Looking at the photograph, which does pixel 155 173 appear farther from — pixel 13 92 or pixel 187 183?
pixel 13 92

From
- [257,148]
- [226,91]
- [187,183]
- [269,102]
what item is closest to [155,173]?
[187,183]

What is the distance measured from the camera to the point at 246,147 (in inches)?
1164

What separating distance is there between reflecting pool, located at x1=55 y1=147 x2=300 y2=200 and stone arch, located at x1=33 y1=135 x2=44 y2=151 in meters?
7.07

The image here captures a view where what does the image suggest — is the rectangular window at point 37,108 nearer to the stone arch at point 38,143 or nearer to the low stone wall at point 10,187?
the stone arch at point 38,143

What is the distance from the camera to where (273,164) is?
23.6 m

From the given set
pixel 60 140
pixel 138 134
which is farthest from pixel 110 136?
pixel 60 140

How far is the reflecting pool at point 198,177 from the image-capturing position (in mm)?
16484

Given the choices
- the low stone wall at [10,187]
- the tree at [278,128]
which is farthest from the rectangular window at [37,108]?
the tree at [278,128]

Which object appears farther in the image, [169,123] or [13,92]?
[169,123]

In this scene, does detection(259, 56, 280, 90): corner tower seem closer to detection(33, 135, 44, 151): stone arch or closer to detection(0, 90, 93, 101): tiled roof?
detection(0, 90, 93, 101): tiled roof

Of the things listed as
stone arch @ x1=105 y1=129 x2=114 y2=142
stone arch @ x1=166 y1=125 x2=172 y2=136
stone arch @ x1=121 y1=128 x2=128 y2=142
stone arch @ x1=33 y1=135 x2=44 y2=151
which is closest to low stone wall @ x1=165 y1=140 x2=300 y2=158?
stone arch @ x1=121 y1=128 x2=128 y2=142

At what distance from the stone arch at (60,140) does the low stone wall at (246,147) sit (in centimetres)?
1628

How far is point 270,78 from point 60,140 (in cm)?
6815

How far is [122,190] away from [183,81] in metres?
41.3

***

Given task: How many lines of the listing above contain the string "arch"? Reply with the number only.

The solution: 10